State discoms usually clear a huge chunk of their pending dues to power generators in March as State governments transfer funds to make the payments. For instance, in March 2018 and March 2019, the amount billed was ₹12,819 crore and ₹15,369 crore, respectively, and the payments made by discoms were ₹21,472 crore (March 2018) and ₹22,278 crore (March 2019).

However, many State discoms have now invoked the force majeure clauses in their contracts to delay payments to power producers. There is no clarity on how this situation will pan out in the near future.

The Power Ministry, through a notification on April 6, has clarified that the obligation to pay for power within 45 days of the presentation of the bill or as provided in the PPA (power purchase agreement) remains unchanged. The only relaxation is with respect to the prepayment or letter of credit for the cost of power.

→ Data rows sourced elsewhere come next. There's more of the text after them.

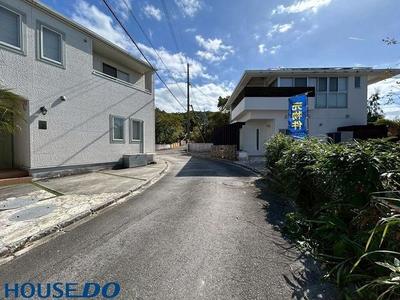 2LDK House for Sale in Onna Village, Okinawa with Ocean View — House, Onna, Okinawa
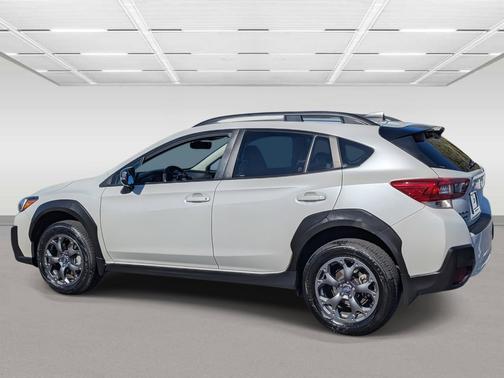 2022 Subaru Crosstrek Sport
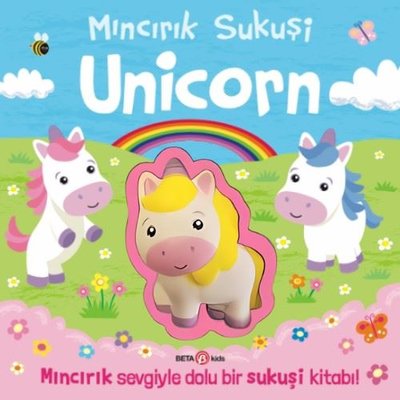 Mıncırık Sukuşi - Unicorn | Beta Kids (Ciltli)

From July 1, 2019, all discoms have had to furnish a letter of credit worth their entire electricity sourced (100 per cent cost of power). This has been relaxed to 50 per cent until June 30, 2020.

Also, upon the Power Ministry’s advise, the Central Electricity Regulatory Commission (CERC) has reduced the late payment surcharge for discoms, to 1 per cent per month till June 30, 2020, from the 1.5 per cent earlier.

The Centre is also working on a package to provide a special liquidity window for discoms so that they can make payments to power producers and transmission companies.

Impact on key players

According to data from the PRAAPTI (Payment Ratification And Analysis in Power procurement for bringing Transparency in Invoicing of generators) portal, out of the ₹80,324-crore overdue bills of power generators at the end of February 2020, ₹73,438 crore pertains to power from conventional sources such as thermal, nuclear and hydro power. The rest relate to renewable power producers.

Out of the listed power companies, NTPC, being the largest power producer in India, has the highest overdue amount at the end of February 2020 — ₹14,689 crore. Adani Power has overdue unpaid dues of ₹4,427 crore; NHPC’s overdue amount was ₹2,843 crore.

Companies like NTPC, NHPC and PowerGrid operate the majority of their projects on a regulated business model backed by PPAs. According to the Power Ministry’s notification, the obligation to pay capacity charges as per the PPA as well as transmission charges continues.

Hence, companies such as NTPC should get to recover at least their fixed costs (capacity charges). Transmission charges payable to companies like PowerGrid and Adani Transmission will also have to be paid.

But many State discoms are invoking the force majeure clause in their PPAs to even delay fixed cost payments to power producers. Hence, it’s not certain how this will pan out till June 30, 2020.

With industries being shut during the lockdown, it’s a double whammy for the power industry as a whole. The industrial sector, which makes up nearly 41 per cent of India’s power consumption, subsidises the agricultural and household sectors’ power bills.

Without this cross subsidy, the current lockdown-induced pain for the power sector can persist longer.